Ashley Plotnick, D.Min., LCSW
Ashley (she/her) completed training in spiritual direction through the Morei Derekh program in 2014. Along with her work at IJS, she is a co-trainer for the interfaith IFS-based spiritual direction training program at The Center for Engaged Compassion, where she also received supervision training. Ashley spent many years in congregational Jewish educational leadership, and in addition to her spiritual direction work, she now focuses professionally on her private psychotherapy practice and on working with clergy through the CCAR as a spiritually oriented counselor.
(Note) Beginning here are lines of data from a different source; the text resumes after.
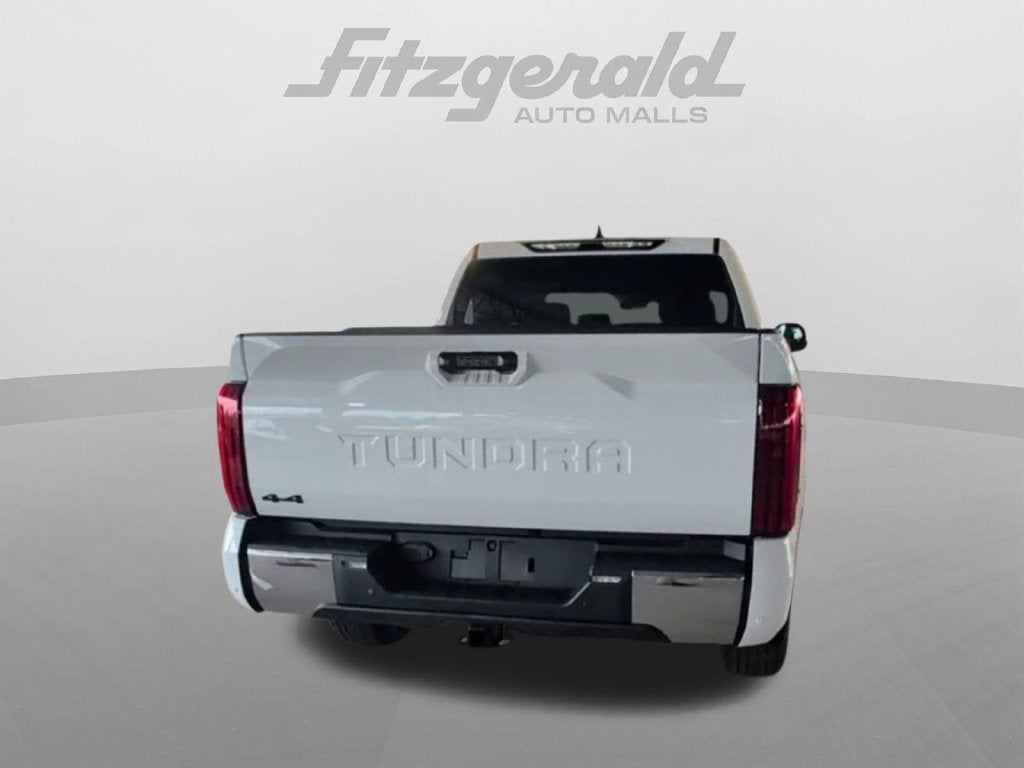 2026 Toyota Tundra SR5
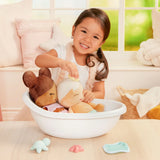 LullaBaby Babybadje met Accessoires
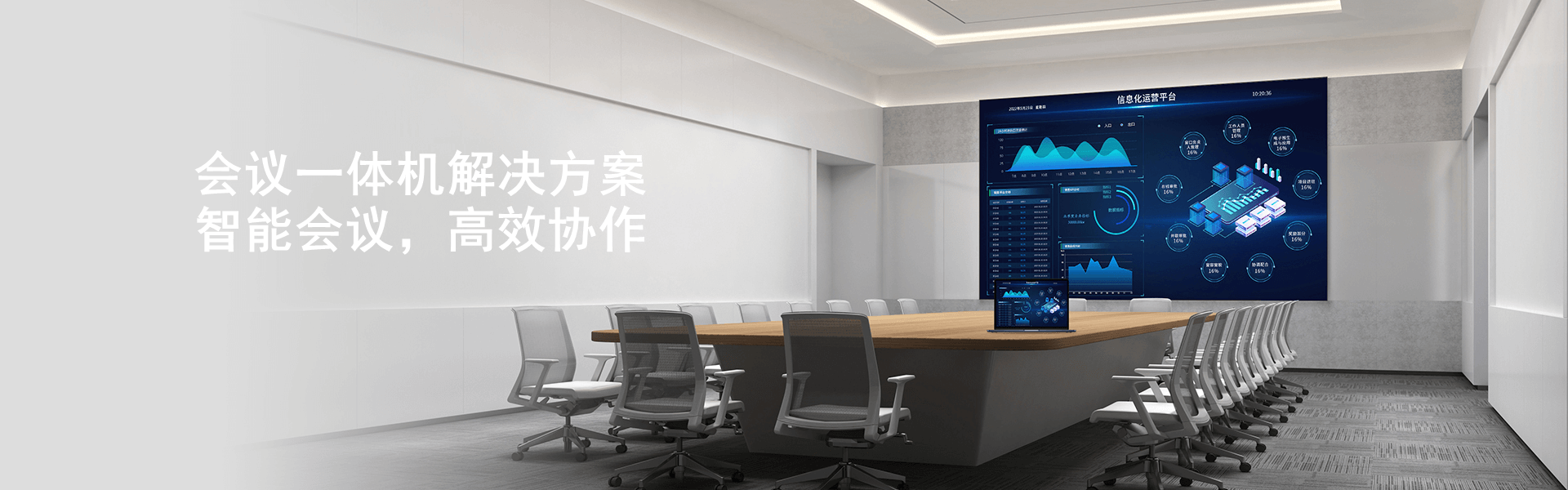 會議一體機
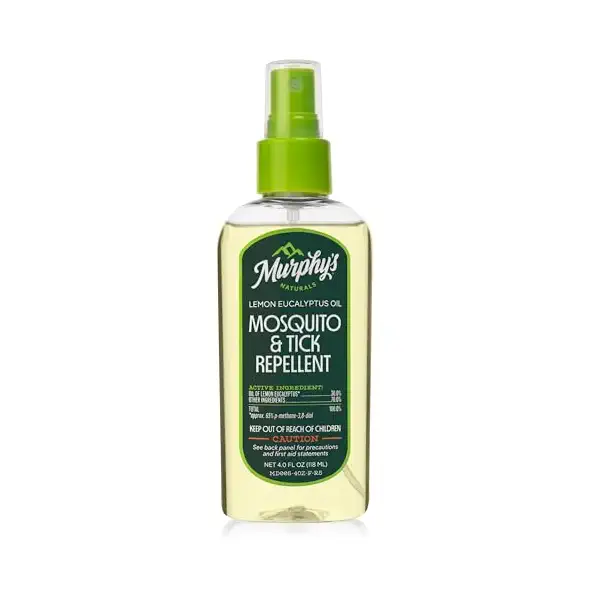 Lemon Eucalyptus Bug Repellent 4 FZ, 4 FZ 1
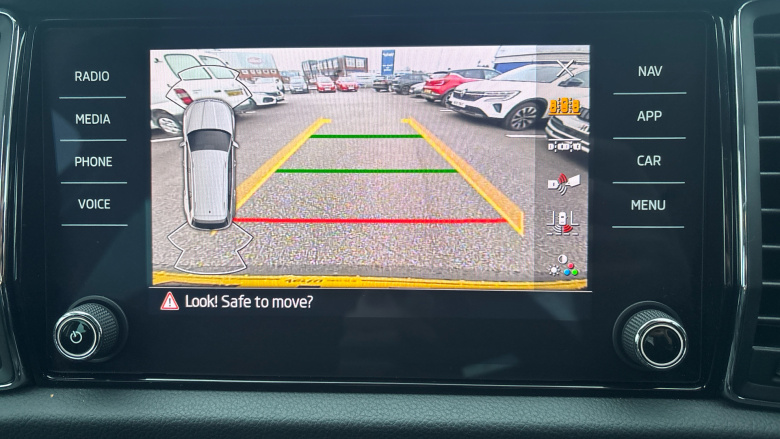 Skoda Kodiaq 1.5 TSI SE L Executive 5dr DSG [7 Seat] Petrol Estate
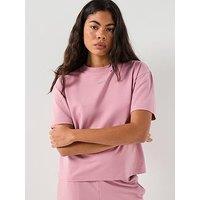 Hugo Loungewear T-Shirt - Pink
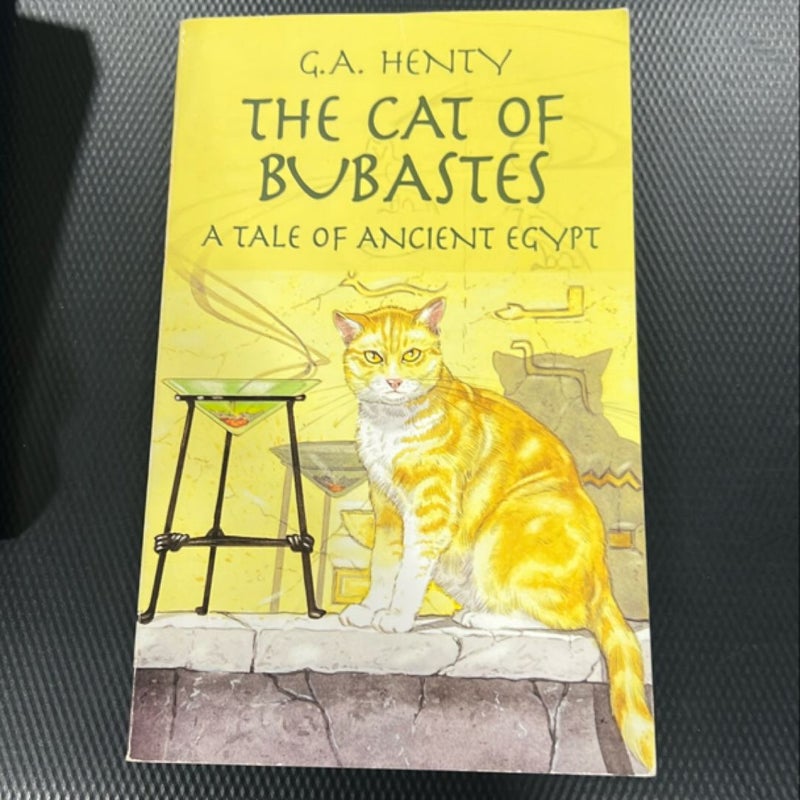 The Cat of Bubastes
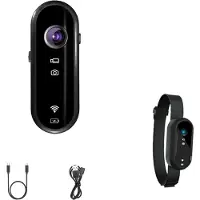 INF Y3 Duim Actie Camera Sport Kit: Leg Je Avonturen Vast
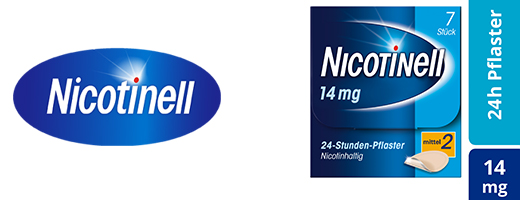 NICOTINELL Cerotto da 14 mg/24 ore 35 mg, 7 pz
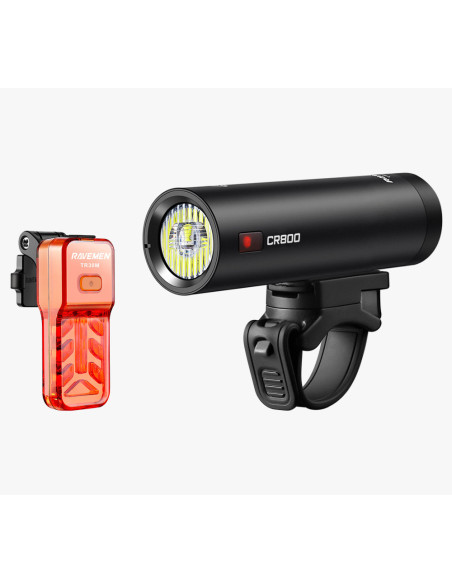 PACK Avant-arrière LS-15 RAVEMEN (CR 800 + TR 30M)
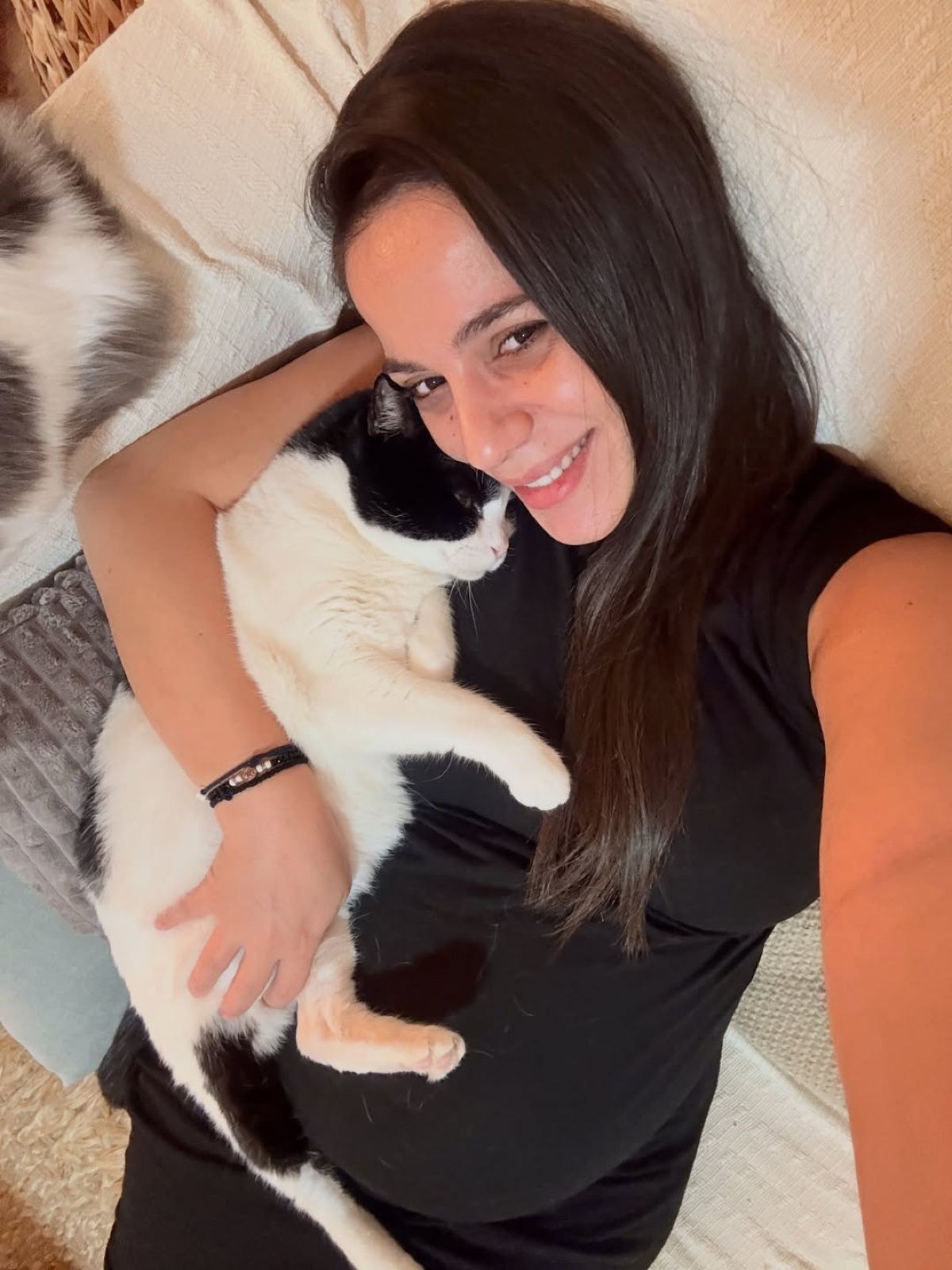 Η Ευλαμπία Ρέβη στο Instagram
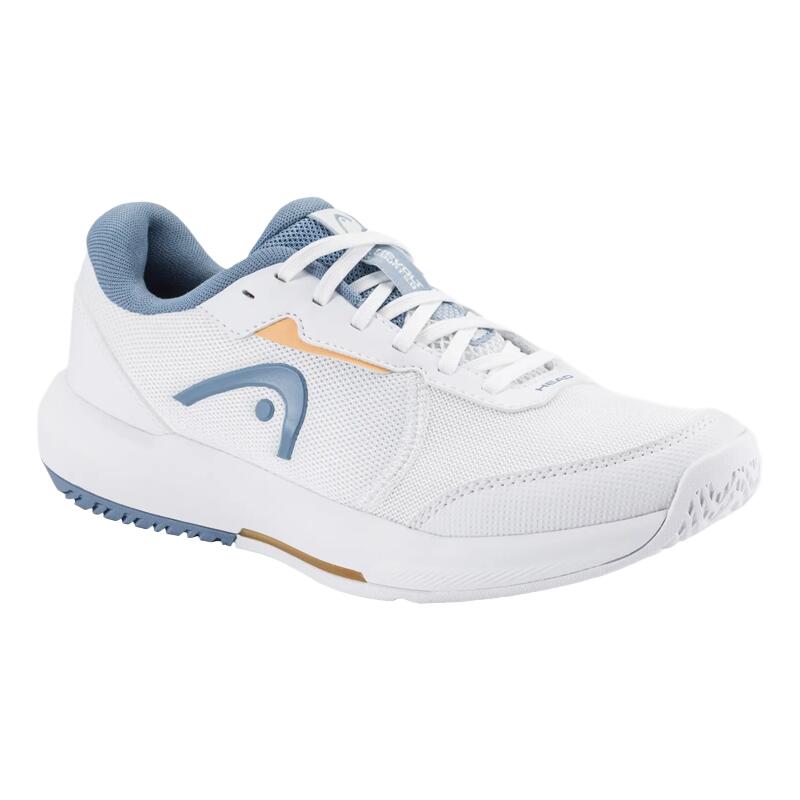 Scarpe da padel HEAD Revolt Court 5.0 Bianco/Denim 2026 1/1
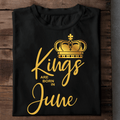006-14- Kings Are Born In June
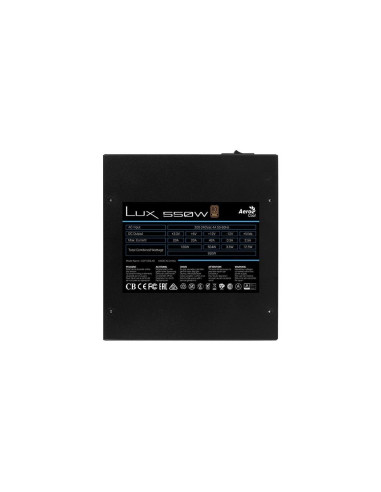 Sursa Aerocool Lux 550W,LUX-550W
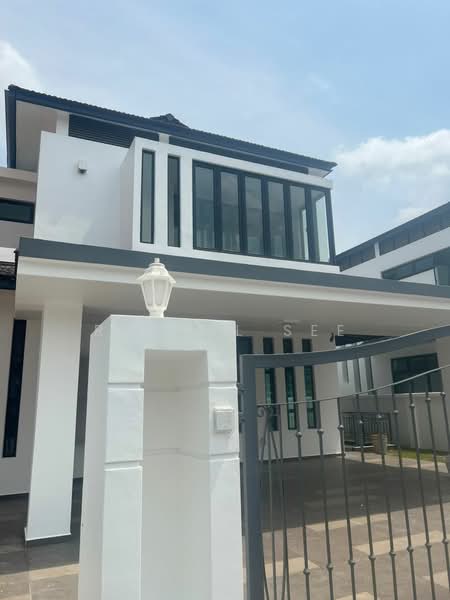 Semi-Detached House for Rent in Eco Botanic (Iskandar Puteri (Nusajaya)) - Rachel See - Exterior - PropertyGuru.com.my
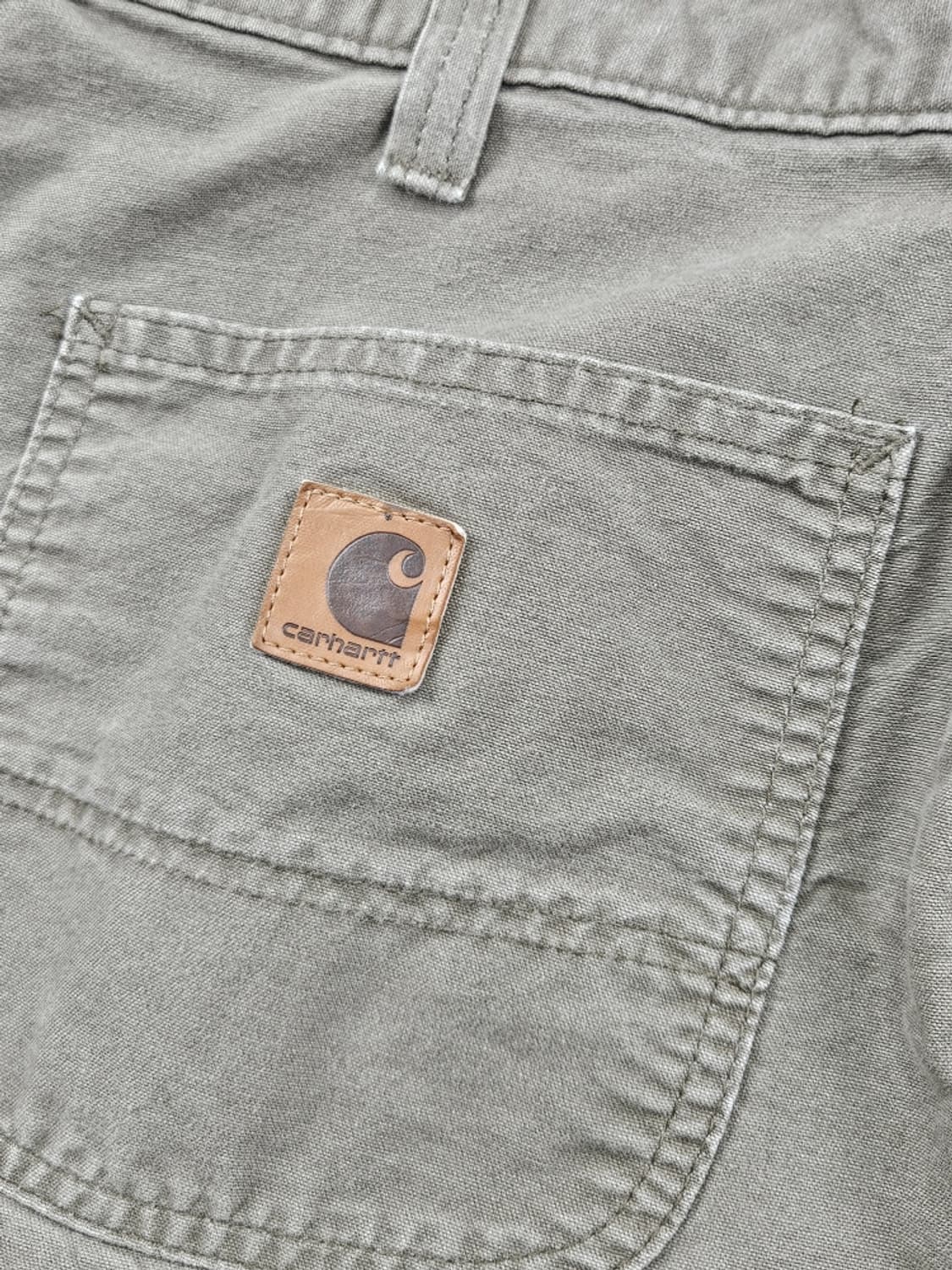 칼하트 카펜터 워크 쇼츠 반바지 ( 33" ) / 11974 상품이미지8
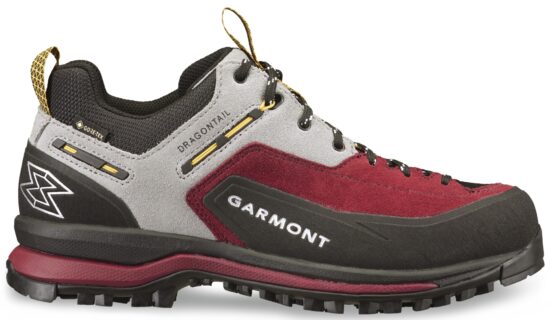 Garmont DRAGONTAIL TECH GTX WMS rhubarb red/neutral grey Velikost: 42 8056586196493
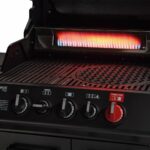 Grill gazowy Enders Monroe PRO 3 SIK Turbo Shadow Series 838133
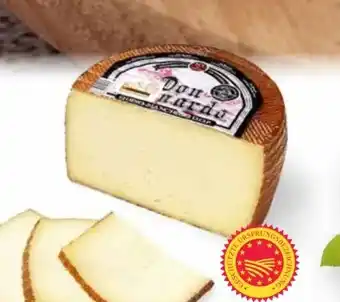 Edeka Don Bernardo Manchego Hartkäse Angebot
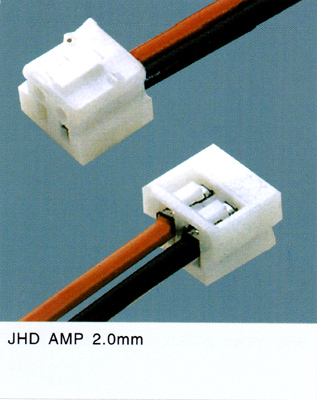 JHD AMP 2.0mm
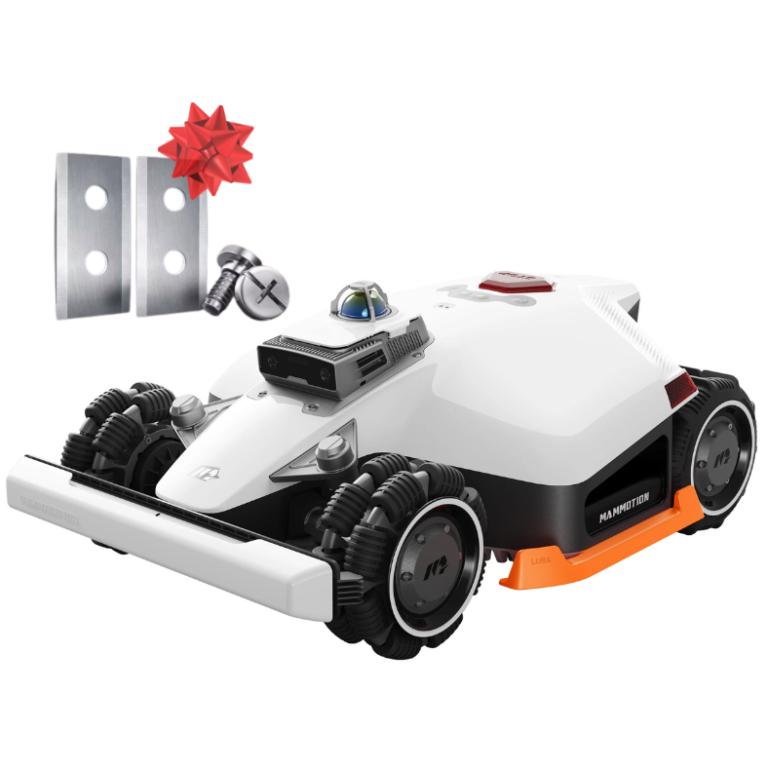 Robotniiduk LUBA 3 AWD 1500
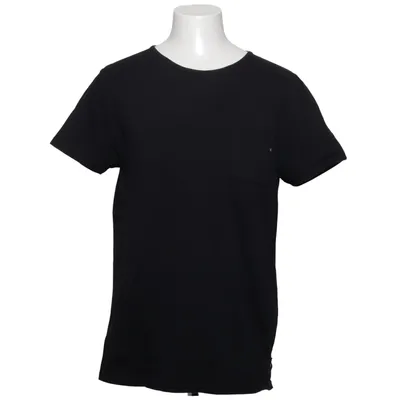 T-shirt (Zwart) van Scotch & Soda Katoen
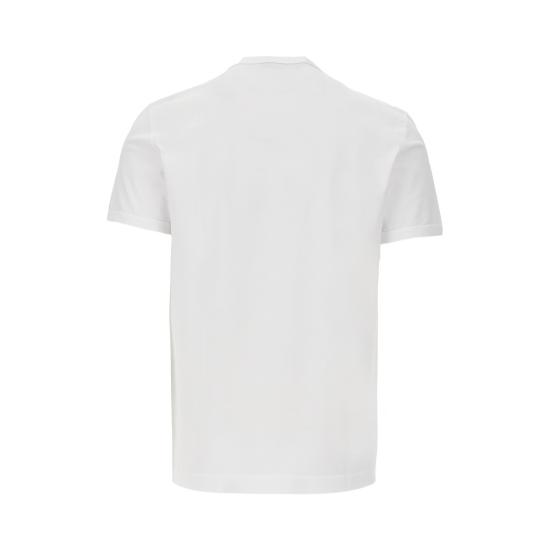 26FW 돌체앤가바나 반팔 티셔츠 G8PV1ZG7Q2N White - DOLCE & GABBANA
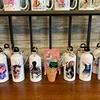 TECHTONGDA 10pcs 600ml Sublimation Water Bottle Blanks, Sublimation White Blank Aluminum Sports Bottle, Heat Press Water Bottle with Safe Lock for Sublimation Printing view 4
Ashley recently completed a Doctor of Ministry degree through Claremont School of Theology, where her research focused on the Shekhinah in the practice of spiritual direction. She holds Masters’ degrees in Social Work, Human Sexuality Education, and Jewish Studies. Ashley lives in the suburbs of Chicago with her husband and three children, her greatest loves and most essential spiritual practice.
Senior Retreat Faculty
Rabbi Myriam Klotz
Rabbi Myriam Klotz is former senior core faculty at the Institute for Jewish Spirituality (IJS) and retired after 23 years there in November 2024. She was the Founding Director of IJS Kol Dodi Jewish Spiritual Director Training and of Bekhol Levevkha JSD training at HUC-JIR; the former Director of the Spirituality Initiative at HUC-JIR; led inclusivity work at IJS including creating the LGBTQ+ Beit Midrash and the monthly LGBTQ+ sit (co-sponsored by Keshet!); co-created and co-directed Yoga and Jewish Spirituality Yoga Teacher Training at Isabella Freedman; and served on the Spiritual Directors International board of directors. She lives in Philadelphia with her wife Margot, son Raffi, and dog. Another son, Samm, lives in CA with his wife and cat.